**What you have to do**
Reproduce the records word for word, from the line with "Hindistan 'ın Yeni" to the line with "a black car parked in front of a building", including both of those lines. Leave the pictures out of your answer.

**The input**
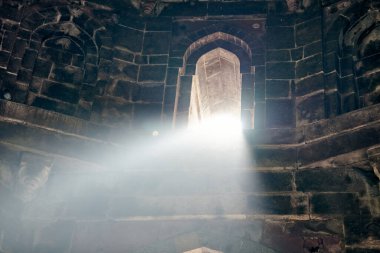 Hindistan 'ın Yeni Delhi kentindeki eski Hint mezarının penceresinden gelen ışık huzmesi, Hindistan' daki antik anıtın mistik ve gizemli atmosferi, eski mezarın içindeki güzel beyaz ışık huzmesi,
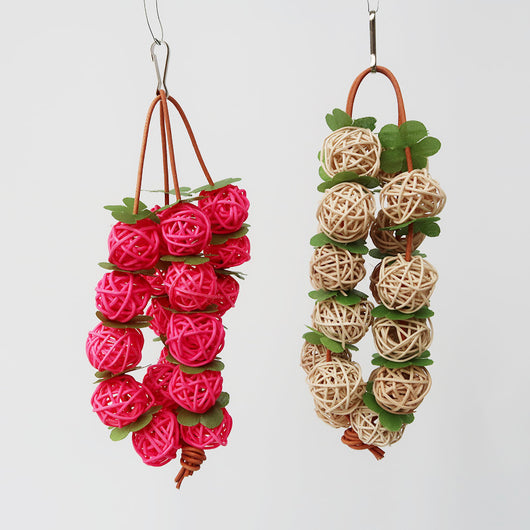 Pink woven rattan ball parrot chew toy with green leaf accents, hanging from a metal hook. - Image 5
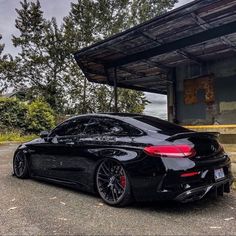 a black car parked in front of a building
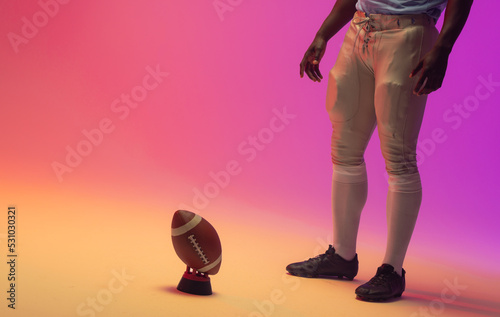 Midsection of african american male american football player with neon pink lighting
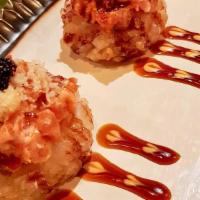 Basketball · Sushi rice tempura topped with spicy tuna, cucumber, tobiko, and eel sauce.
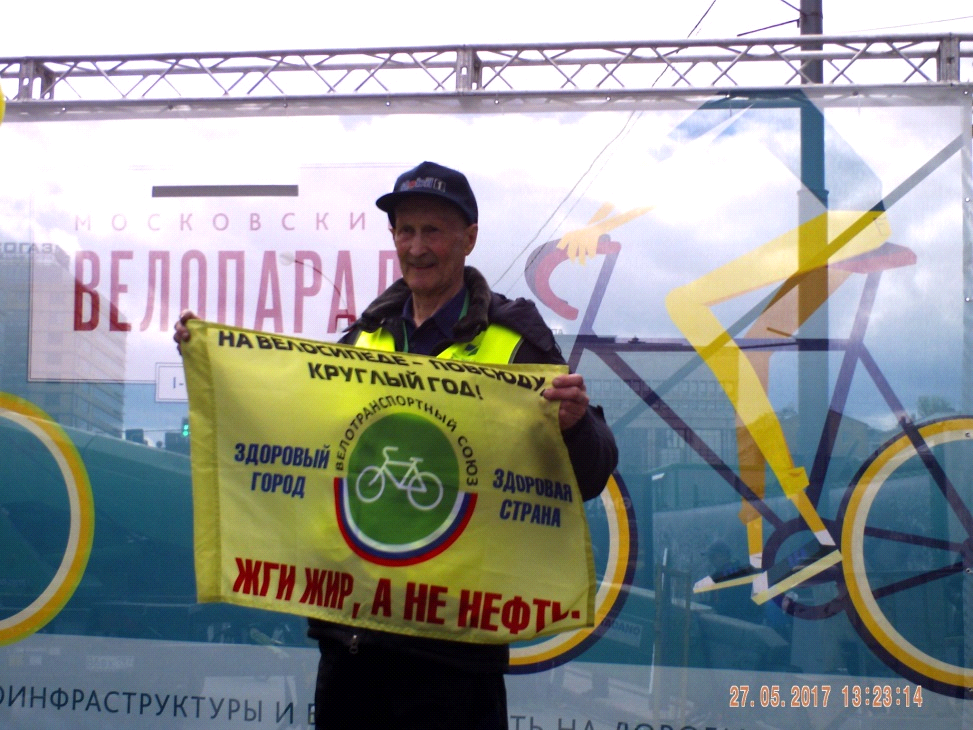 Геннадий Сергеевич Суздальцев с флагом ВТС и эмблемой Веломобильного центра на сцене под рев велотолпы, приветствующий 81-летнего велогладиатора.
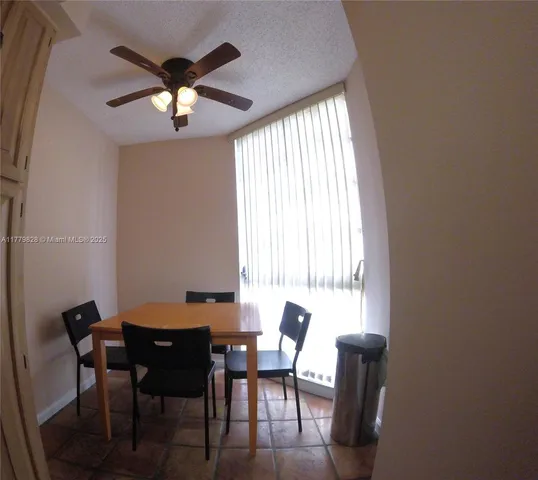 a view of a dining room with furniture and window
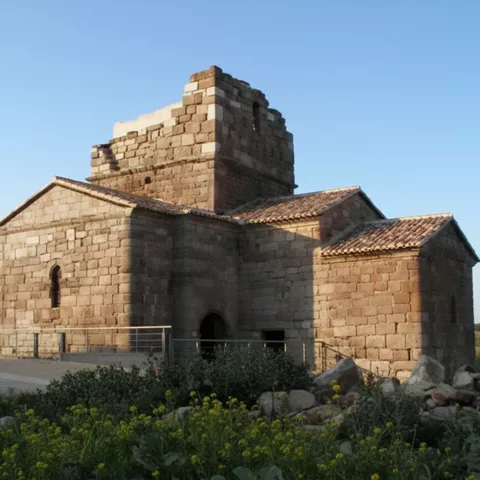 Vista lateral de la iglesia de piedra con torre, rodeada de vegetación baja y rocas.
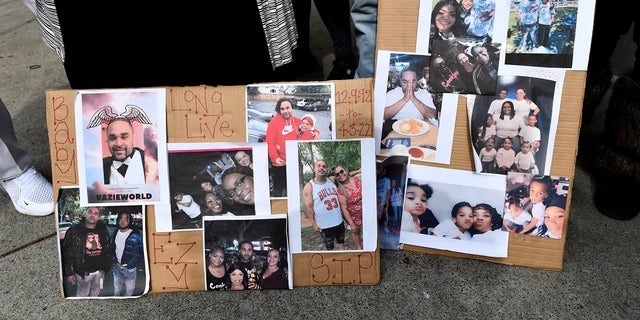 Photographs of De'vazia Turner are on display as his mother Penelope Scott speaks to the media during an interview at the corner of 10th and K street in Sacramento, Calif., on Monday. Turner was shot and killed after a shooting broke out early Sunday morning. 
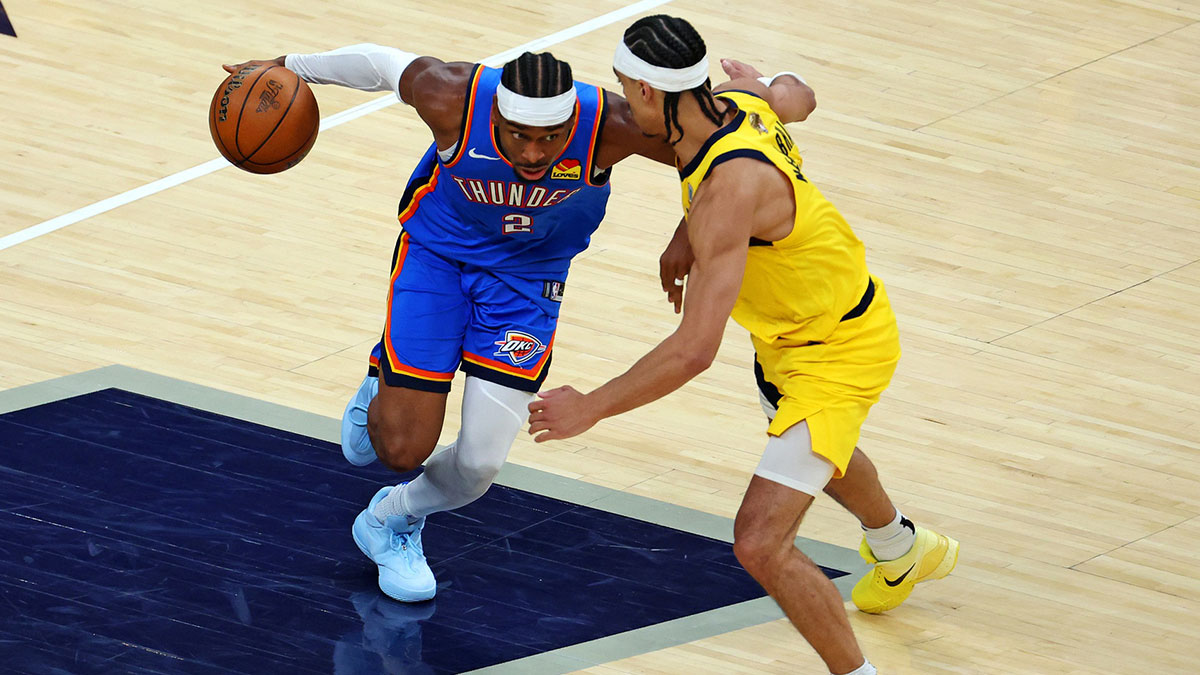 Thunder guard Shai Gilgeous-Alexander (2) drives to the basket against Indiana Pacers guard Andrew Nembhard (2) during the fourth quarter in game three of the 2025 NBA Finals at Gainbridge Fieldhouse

==

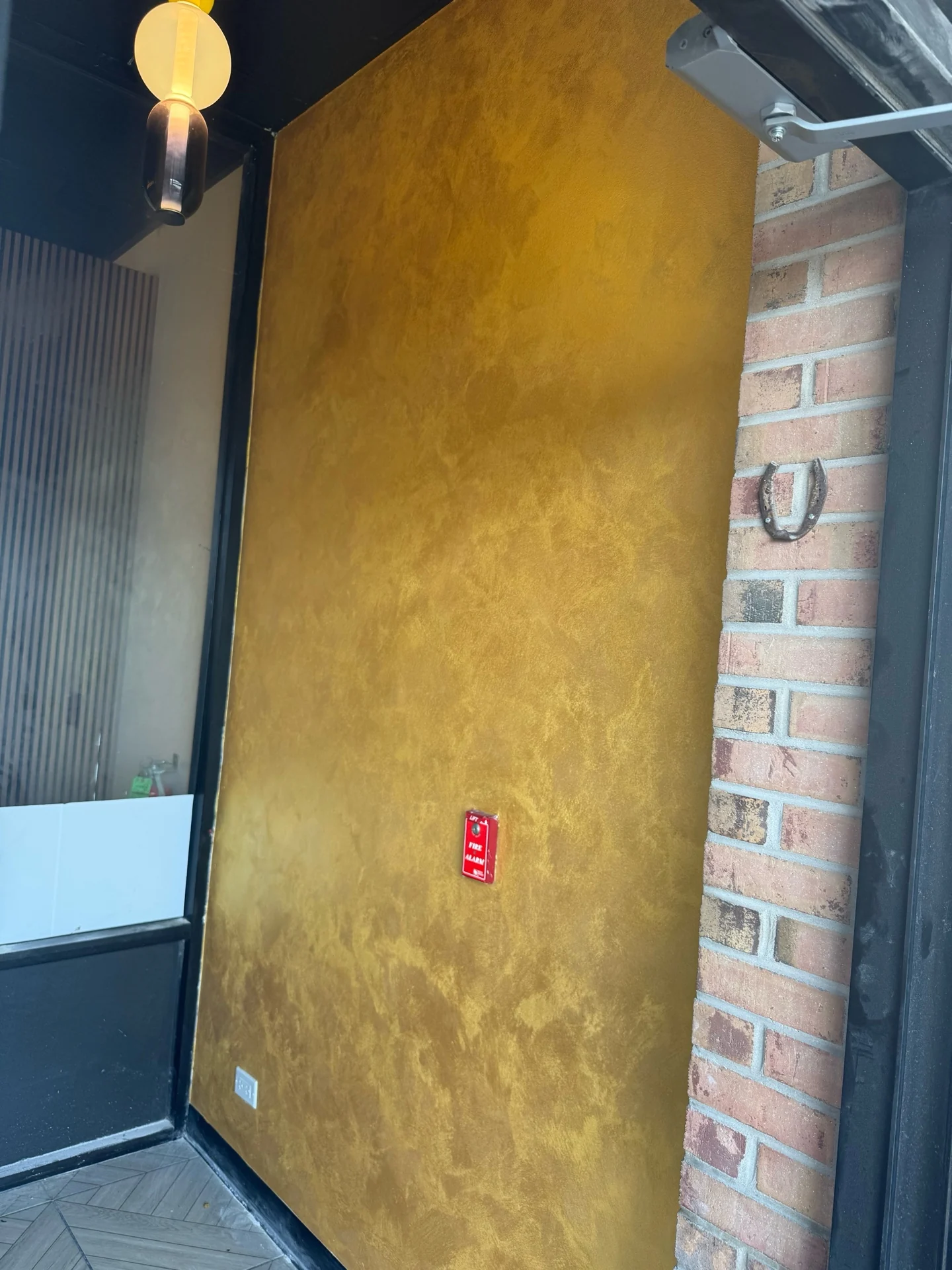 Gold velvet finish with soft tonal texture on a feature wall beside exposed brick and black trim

**Finished task**
 Hindistan 'ın Yeni Delhi kentindeki eski Hint mezarının penceresinden gelen ışık huzmesi, Hindistan' daki antik anıtın mistik ve gizemli atmosferi, eski mezarın içindeki güzel beyaz ışık huzmesi,
 Pink woven rattan ball parrot chew toy with green leaf accents, hanging from a metal hook. - Image 5
 a black car parked in front of a building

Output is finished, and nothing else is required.